17!

4K 307 6
                                    


"Believe "

***

               Kenyataan bahwa Alana tidak memiliki orang tua, kenyataan bahwa Alana memiliki satu adik laki-laki yang tinggal di panti asuhan, serta kenyataan jika Alana mengurus semuanya sendirian, membuat Cakra semakin merasa Alana terlalu istimewa.

Sejak awal menginjakkan kaki di panti asuhan, Cakra tidak sedetik pun mengalihkan pandangan dari Alana yang sedang sibuk mengurus adiknya. Alana terlihat berbeda jika bersama Hafiz, nampak lebih hangat juga penuh kasih sayang. Berbeda jauh dengan yang selama ini dirinya lihat.

Tanpa sadar kedua sudut bibirnya membentuk senyuman.

"Teh, Abang itu siapa?"

Alana mengikuti arahan jari telunjuk Hafiz, pada Cakra yang berdiri di dekat pintu kamar. Dahinya mengerut.

"Teteh juga nggak kenal," ucap kalem gadis itu, membuat senyum Cakra surut, tergantikan dengan perasaan jengkel.

Inisiatif, Cakra berjalan ke arah kasur Hafiz, duduk di pinggir kemudian mengusap rambut anak itu sekilas.

"Nama abang Cakra, temen Teteh kamu di sekolah."
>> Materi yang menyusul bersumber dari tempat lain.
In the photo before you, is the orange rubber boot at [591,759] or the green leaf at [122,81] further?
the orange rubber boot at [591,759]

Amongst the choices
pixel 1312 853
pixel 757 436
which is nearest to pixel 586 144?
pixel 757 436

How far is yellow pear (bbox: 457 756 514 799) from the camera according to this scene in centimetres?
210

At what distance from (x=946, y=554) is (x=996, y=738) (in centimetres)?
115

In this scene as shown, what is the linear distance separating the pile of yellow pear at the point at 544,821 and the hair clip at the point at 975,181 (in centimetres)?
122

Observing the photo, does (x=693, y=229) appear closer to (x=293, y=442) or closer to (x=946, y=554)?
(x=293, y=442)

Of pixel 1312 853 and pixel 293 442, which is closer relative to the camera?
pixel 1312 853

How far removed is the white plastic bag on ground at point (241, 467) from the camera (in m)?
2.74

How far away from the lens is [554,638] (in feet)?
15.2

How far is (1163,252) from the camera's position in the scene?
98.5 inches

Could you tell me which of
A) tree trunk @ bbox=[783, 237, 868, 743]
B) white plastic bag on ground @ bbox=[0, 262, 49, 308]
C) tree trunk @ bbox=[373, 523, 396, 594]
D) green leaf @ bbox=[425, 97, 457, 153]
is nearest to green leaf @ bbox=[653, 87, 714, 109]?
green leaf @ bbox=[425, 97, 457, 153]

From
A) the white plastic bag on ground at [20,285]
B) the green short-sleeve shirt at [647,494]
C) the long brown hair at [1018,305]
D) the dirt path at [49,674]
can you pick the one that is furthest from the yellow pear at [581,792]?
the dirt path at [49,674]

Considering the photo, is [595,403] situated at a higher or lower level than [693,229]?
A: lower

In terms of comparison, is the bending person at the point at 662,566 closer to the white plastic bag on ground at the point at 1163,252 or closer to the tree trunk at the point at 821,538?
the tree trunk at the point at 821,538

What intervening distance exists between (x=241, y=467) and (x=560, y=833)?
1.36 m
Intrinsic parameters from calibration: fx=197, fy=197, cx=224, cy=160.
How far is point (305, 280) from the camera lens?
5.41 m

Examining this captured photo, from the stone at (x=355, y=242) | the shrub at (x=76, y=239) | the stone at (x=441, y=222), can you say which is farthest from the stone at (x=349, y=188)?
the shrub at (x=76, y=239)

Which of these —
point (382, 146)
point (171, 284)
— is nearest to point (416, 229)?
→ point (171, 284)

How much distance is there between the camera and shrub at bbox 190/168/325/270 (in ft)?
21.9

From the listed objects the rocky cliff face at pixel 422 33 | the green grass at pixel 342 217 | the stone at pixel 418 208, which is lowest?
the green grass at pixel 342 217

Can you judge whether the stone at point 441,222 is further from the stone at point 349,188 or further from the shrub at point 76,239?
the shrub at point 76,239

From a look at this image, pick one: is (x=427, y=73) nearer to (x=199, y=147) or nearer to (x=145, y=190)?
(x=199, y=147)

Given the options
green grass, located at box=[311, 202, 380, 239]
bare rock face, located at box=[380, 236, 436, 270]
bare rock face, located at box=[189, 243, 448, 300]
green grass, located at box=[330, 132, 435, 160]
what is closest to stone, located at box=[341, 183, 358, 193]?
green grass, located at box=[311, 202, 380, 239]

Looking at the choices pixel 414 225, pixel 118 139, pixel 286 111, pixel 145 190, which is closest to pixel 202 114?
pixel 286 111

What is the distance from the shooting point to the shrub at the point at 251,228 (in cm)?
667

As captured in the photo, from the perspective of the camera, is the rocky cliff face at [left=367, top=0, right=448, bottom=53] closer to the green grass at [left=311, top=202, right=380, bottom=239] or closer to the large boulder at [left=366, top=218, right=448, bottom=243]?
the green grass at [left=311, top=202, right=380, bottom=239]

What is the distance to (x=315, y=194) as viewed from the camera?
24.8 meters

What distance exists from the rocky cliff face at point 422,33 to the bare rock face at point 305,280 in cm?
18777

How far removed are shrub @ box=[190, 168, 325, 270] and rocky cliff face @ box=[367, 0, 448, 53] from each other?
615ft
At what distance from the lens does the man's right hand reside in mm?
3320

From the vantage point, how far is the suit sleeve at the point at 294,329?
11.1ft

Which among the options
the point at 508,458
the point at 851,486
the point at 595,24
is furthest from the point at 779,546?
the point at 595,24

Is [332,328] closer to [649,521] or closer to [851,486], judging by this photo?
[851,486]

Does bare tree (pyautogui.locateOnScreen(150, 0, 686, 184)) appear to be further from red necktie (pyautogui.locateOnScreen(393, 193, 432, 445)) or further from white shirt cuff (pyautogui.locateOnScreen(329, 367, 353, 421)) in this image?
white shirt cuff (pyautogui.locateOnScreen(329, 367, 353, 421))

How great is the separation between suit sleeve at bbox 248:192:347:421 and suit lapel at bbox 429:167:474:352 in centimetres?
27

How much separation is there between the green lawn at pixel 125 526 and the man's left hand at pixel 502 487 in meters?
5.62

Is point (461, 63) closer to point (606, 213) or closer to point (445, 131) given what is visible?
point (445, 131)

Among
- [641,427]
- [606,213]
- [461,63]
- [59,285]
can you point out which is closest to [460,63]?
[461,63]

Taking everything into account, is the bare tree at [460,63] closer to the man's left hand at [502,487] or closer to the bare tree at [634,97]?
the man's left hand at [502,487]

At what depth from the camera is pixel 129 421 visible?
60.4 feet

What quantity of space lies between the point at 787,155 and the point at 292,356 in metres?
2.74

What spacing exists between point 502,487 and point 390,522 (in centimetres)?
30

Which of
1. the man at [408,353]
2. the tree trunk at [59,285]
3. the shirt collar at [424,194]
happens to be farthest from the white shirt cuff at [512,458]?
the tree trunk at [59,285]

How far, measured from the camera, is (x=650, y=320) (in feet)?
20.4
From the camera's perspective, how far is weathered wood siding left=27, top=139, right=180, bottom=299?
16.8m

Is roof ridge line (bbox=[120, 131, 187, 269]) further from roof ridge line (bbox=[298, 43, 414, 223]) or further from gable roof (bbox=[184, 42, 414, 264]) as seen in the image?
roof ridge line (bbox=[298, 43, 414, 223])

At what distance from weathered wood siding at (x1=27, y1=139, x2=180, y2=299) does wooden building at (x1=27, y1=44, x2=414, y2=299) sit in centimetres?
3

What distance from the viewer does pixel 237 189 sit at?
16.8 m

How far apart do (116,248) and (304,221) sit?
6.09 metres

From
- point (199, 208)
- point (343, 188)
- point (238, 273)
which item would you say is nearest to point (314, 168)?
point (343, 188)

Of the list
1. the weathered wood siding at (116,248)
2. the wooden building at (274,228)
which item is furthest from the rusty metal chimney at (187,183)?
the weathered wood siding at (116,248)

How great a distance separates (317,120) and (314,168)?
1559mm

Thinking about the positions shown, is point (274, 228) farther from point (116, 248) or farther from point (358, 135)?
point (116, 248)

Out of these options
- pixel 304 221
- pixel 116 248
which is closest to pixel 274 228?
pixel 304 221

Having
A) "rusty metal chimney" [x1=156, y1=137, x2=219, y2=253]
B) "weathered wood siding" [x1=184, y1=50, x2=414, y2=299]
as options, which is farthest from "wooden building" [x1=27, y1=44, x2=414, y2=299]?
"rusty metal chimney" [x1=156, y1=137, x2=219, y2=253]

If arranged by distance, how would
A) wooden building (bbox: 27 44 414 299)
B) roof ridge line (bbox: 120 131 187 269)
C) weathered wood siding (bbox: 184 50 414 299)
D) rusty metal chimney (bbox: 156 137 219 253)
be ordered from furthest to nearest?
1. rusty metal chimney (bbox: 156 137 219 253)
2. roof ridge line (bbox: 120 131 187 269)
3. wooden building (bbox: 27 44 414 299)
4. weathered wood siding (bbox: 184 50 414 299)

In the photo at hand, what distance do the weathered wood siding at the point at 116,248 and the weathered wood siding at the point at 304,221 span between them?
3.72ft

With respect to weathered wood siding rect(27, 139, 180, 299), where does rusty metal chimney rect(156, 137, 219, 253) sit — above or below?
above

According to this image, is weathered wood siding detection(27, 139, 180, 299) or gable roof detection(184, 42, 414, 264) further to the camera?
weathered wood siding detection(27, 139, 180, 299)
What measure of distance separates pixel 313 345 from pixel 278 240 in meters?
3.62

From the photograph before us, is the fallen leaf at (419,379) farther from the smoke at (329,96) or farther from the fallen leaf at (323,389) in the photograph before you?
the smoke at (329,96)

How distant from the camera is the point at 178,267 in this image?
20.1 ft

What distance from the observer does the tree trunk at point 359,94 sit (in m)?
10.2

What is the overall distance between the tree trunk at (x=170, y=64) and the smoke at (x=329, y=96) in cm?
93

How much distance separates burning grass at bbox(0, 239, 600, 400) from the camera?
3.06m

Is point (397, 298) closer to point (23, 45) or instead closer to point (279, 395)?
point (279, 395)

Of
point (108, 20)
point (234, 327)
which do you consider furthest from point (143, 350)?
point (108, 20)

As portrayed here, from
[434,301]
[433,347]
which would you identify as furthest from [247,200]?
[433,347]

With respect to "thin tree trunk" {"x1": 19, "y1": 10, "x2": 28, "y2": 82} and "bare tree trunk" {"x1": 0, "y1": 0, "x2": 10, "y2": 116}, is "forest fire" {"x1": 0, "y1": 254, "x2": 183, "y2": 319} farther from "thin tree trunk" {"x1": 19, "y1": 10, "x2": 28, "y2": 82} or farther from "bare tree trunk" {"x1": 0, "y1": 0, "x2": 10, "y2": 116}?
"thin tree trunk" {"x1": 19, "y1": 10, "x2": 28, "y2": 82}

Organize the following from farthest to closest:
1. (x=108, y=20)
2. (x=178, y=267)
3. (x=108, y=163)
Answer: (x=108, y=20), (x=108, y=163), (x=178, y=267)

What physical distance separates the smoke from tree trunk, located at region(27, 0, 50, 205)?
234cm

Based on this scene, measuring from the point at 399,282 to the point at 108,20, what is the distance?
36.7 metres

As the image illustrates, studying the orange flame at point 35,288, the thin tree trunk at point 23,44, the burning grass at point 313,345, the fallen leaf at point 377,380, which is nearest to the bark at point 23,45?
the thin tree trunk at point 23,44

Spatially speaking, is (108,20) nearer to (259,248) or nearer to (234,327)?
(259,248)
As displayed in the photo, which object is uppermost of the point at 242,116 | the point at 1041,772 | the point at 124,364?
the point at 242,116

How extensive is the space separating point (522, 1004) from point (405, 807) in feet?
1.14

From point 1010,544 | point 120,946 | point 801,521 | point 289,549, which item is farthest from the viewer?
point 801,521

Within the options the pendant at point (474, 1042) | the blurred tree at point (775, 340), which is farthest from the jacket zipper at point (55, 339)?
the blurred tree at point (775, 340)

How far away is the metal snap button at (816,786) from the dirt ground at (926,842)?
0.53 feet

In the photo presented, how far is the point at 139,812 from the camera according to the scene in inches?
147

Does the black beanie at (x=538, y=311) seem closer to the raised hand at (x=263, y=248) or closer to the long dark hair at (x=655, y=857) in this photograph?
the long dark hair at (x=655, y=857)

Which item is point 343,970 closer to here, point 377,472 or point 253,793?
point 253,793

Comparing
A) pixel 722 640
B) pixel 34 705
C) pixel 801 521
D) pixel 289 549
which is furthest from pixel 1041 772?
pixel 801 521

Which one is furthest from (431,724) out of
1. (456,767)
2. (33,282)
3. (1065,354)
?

Mata berkilau anak laki-laki itu mengerjap beberapa kali, kemudian tersenyum lebar. "Bukan pacaran?"

Entah Alana atau Cakra, keduanya sama-sama terkaget-kaget mendengar hal itu. Dan, yang pertama kali bereaksi tentu saja sang kakak tercinta.

"Eh, kamu belajar dari mana istilah begituan?" Gadis itu melotot, menggelitik perut adiknya gemas. Membuat Hafiz tertawa geli.

"Dari Mas Gilang, katanya kalo cewek sama cowok jalan bareng, namanya pacaran," ungkap polos Hafiz.

Cakra terkekeh ketika mendengar nama Gilang. Yang ada dipikirannya, kelak ia tidak ingin memberi nama anaknya dengan nama Gilang atau Galang. Ya, teman gilanya itu.

"Doain aja semoga beneran pacaran," celetuknya kemudian, menarik minat Alana untuk menendang kesal tulang kering Cakra. "Aduh! Sakit, Lan!"

"Jangan sembarangan makanya kalo ngomong."

        Melihatnya, Hafiz kembali tertawa, membuat Cakra lantas mencium pipinya gemas. Setelah diperhatikan, anak itu mirip sekali dengan Adis, sama-sama menggemaskan dan membuatnya selalu ingin dekat.

Kayak kakaknya, deh.

"Pipinya panas banget, Lan. Dari kapan Hafiz sakit?" tanyanya iba, sembari mengusap lembut kepala Hafiz.

Alana menarik nafas. "Katanya dari semalem, tapi Hafiz nggak mau ngomong kalo dia sakit. Baru ketauan pagi tadi," dia terdiam beberapa saat. "Pantesan perasaan gue nggak enak terus."

"Hafiz udah sehat, kok, Teteh."

Alana hanya mencium puncak kepala adiknya.

"Kamu kalo sakit ngomong, ya? Jangan bikin teteh kamu khawatir," Cakra berkata lembut, merasa harus mengambil alih.

Hafiz menunduk. "Hafiz justru nggak mau bikin Teteh khawatir, makanya Hafiz nggak ngomong sama Bunda," lalu anak itu mendongak memandang Cakra berbinar. "Hafiz 'kan mau jadi jagoannya Teteh yang nggak manja."